> [Problem requirements]:
Transcribe the material in full, exactly as written.

> [Data shown]:
▬▬▬

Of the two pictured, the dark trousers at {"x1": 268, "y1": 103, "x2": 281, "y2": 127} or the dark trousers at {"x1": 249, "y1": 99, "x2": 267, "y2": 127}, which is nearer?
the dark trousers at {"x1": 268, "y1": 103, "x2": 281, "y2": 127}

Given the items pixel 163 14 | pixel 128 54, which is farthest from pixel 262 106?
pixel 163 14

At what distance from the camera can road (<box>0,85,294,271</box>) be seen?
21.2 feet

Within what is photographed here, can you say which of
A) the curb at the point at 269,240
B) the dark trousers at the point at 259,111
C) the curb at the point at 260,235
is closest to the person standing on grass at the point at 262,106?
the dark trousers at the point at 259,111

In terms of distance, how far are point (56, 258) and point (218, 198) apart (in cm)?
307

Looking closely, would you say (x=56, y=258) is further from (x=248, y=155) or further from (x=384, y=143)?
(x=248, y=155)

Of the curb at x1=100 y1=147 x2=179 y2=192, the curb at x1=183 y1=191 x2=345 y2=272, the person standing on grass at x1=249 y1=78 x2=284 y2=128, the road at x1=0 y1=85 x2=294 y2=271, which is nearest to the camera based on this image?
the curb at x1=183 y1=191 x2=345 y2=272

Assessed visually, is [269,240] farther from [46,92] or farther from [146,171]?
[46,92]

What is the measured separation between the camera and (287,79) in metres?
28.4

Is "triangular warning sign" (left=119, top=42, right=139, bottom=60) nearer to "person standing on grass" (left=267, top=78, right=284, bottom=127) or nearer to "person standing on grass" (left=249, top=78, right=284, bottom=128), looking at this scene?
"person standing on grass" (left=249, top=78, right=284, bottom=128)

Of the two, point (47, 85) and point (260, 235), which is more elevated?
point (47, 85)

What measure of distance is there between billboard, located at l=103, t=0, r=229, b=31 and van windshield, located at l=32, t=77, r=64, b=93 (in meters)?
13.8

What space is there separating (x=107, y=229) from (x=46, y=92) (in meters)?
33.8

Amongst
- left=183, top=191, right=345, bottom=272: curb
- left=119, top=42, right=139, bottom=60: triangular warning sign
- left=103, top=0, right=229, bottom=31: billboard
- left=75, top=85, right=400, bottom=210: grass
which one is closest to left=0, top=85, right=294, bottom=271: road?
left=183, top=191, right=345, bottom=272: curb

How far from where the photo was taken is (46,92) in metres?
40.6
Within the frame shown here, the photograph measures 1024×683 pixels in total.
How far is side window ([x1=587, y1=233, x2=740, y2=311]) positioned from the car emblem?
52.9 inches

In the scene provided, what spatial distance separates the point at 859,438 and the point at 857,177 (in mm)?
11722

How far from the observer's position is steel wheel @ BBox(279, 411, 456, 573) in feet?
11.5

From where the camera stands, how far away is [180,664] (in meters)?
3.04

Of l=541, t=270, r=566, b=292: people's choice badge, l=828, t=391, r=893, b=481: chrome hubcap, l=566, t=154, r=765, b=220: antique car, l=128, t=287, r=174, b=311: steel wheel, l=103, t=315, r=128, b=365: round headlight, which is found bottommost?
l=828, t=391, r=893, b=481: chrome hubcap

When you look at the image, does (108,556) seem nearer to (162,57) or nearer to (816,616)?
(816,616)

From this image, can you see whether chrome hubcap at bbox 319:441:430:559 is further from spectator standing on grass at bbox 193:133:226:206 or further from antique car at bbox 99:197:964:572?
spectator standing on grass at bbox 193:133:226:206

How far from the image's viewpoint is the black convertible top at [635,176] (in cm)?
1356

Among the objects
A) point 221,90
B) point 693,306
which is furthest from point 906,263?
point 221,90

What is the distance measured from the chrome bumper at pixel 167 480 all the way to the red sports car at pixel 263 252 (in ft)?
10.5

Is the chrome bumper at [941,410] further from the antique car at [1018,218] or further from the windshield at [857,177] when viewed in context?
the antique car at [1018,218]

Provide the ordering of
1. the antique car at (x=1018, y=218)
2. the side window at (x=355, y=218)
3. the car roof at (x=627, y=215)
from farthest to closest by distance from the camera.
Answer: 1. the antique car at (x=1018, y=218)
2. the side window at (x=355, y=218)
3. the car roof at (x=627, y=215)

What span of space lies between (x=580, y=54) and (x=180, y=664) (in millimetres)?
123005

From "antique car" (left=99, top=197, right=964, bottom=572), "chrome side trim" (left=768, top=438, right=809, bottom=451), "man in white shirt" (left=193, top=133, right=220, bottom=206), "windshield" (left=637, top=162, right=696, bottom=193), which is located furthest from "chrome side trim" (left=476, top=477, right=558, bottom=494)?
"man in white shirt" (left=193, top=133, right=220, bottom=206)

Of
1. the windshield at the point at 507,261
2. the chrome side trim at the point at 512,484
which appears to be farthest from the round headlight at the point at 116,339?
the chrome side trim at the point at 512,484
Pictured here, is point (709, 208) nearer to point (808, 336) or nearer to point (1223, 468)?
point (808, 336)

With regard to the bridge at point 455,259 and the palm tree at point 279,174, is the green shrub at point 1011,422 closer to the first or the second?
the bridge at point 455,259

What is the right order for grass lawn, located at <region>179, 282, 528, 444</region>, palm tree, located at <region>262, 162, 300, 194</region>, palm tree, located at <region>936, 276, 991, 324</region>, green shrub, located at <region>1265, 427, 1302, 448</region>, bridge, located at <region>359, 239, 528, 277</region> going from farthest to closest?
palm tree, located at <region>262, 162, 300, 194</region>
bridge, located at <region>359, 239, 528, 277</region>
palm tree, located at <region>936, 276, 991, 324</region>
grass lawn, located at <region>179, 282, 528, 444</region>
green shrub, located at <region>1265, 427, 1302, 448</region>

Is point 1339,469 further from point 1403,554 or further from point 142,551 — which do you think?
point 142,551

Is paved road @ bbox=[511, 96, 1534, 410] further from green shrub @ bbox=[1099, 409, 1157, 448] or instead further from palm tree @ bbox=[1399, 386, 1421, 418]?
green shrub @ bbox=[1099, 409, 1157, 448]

▬▬▬

> [Problem solution]:
Of the two pictured, the dark trousers at {"x1": 268, "y1": 103, "x2": 281, "y2": 127} or the dark trousers at {"x1": 249, "y1": 99, "x2": 267, "y2": 127}, which is nearer?
the dark trousers at {"x1": 268, "y1": 103, "x2": 281, "y2": 127}

Given the items pixel 163 14 | pixel 128 54, which is farthest from pixel 262 106?
pixel 163 14

At what distance from the camera can road (<box>0,85,294,271</box>) be seen?
21.2 feet

Within what is photographed here, can you say which of
A) the curb at the point at 269,240
B) the dark trousers at the point at 259,111
C) the curb at the point at 260,235
is closest to the person standing on grass at the point at 262,106?
the dark trousers at the point at 259,111

In terms of distance, how far are point (56, 258) and point (218, 198) apart (in cm)?
307

Looking closely, would you say (x=56, y=258) is further from (x=248, y=155) or further from (x=384, y=143)?
(x=248, y=155)

Of the curb at x1=100 y1=147 x2=179 y2=192, the curb at x1=183 y1=191 x2=345 y2=272, the person standing on grass at x1=249 y1=78 x2=284 y2=128, the road at x1=0 y1=85 x2=294 y2=271, which is nearest to the camera based on this image?
the curb at x1=183 y1=191 x2=345 y2=272

Assessed visually, is [269,240] farther from [46,92] or farther from [146,171]?
[46,92]

What is the measured separation between the camera and (287,79) in metres?
28.4

Is "triangular warning sign" (left=119, top=42, right=139, bottom=60) nearer to "person standing on grass" (left=267, top=78, right=284, bottom=127) or nearer to "person standing on grass" (left=249, top=78, right=284, bottom=128), looking at this scene?
"person standing on grass" (left=249, top=78, right=284, bottom=128)

Of the two, point (47, 85) and point (260, 235), which is more elevated?
point (47, 85)

What measure of distance is there between billboard, located at l=103, t=0, r=229, b=31 and van windshield, located at l=32, t=77, r=64, b=93 (in meters)?
13.8

What space is there separating (x=107, y=229) from (x=46, y=92) (in meters)?
33.8

Amongst
- left=183, top=191, right=345, bottom=272: curb
- left=119, top=42, right=139, bottom=60: triangular warning sign
- left=103, top=0, right=229, bottom=31: billboard
- left=75, top=85, right=400, bottom=210: grass
which one is closest to left=0, top=85, right=294, bottom=271: road?
left=183, top=191, right=345, bottom=272: curb

How far from where the photo was taken is (46,92) in metres?
40.6
Within the frame shown here, the photograph measures 1024×683 pixels in total.
How far is side window ([x1=587, y1=233, x2=740, y2=311]) positioned from the car emblem?
52.9 inches

In the scene provided, what spatial distance separates the point at 859,438 and the point at 857,177 (in mm)?
11722

How far from the observer's position is steel wheel @ BBox(279, 411, 456, 573) in feet?
11.5

From where the camera stands, how far away is [180,664] (in meters)?
3.04

Of l=541, t=270, r=566, b=292: people's choice badge, l=828, t=391, r=893, b=481: chrome hubcap, l=566, t=154, r=765, b=220: antique car, l=128, t=287, r=174, b=311: steel wheel, l=103, t=315, r=128, b=365: round headlight, which is found bottommost?
l=828, t=391, r=893, b=481: chrome hubcap

When you look at the image, does (108,556) seem nearer to (162,57) or nearer to (816,616)?
(816,616)

From this image, can you see whether chrome hubcap at bbox 319:441:430:559 is further from spectator standing on grass at bbox 193:133:226:206 or further from antique car at bbox 99:197:964:572?
spectator standing on grass at bbox 193:133:226:206

How far from the image's viewpoint is the black convertible top at [635,176] (in cm)?
1356

Among the objects
A) point 221,90
B) point 693,306
which is furthest from point 906,263?
point 221,90

What is the distance measured from the chrome bumper at pixel 167 480 all the way to the red sports car at pixel 263 252 (in ft)?
10.5

Is the chrome bumper at [941,410] further from the antique car at [1018,218] or further from the windshield at [857,177] when viewed in context?
the antique car at [1018,218]

Provide the ordering of
1. the antique car at (x=1018, y=218)
2. the side window at (x=355, y=218)
3. the car roof at (x=627, y=215)
from farthest to closest by distance from the camera.
Answer: 1. the antique car at (x=1018, y=218)
2. the side window at (x=355, y=218)
3. the car roof at (x=627, y=215)

What span of space lies between (x=580, y=54) and (x=180, y=664) (in millimetres)?
123005

From "antique car" (left=99, top=197, right=964, bottom=572), "chrome side trim" (left=768, top=438, right=809, bottom=451), "man in white shirt" (left=193, top=133, right=220, bottom=206), "windshield" (left=637, top=162, right=696, bottom=193), which is located furthest from "chrome side trim" (left=476, top=477, right=558, bottom=494)?
"man in white shirt" (left=193, top=133, right=220, bottom=206)

Of
1. the windshield at the point at 507,261
2. the chrome side trim at the point at 512,484
which appears to be farthest from the round headlight at the point at 116,339?
the chrome side trim at the point at 512,484
Pictured here, is point (709, 208) nearer to point (808, 336) or nearer to point (1223, 468)?
point (808, 336)

With regard to the bridge at point 455,259 and the palm tree at point 279,174, is the green shrub at point 1011,422 closer to the first or the second?
the bridge at point 455,259

What is the right order for grass lawn, located at <region>179, 282, 528, 444</region>, palm tree, located at <region>262, 162, 300, 194</region>, palm tree, located at <region>936, 276, 991, 324</region>, green shrub, located at <region>1265, 427, 1302, 448</region>, bridge, located at <region>359, 239, 528, 277</region> going from farthest to closest?
palm tree, located at <region>262, 162, 300, 194</region>
bridge, located at <region>359, 239, 528, 277</region>
palm tree, located at <region>936, 276, 991, 324</region>
grass lawn, located at <region>179, 282, 528, 444</region>
green shrub, located at <region>1265, 427, 1302, 448</region>

Is point 1339,469 further from point 1403,554 or further from point 142,551 — which do you think?
point 142,551

Is paved road @ bbox=[511, 96, 1534, 410] further from green shrub @ bbox=[1099, 409, 1157, 448] or instead further from palm tree @ bbox=[1399, 386, 1421, 418]?
green shrub @ bbox=[1099, 409, 1157, 448]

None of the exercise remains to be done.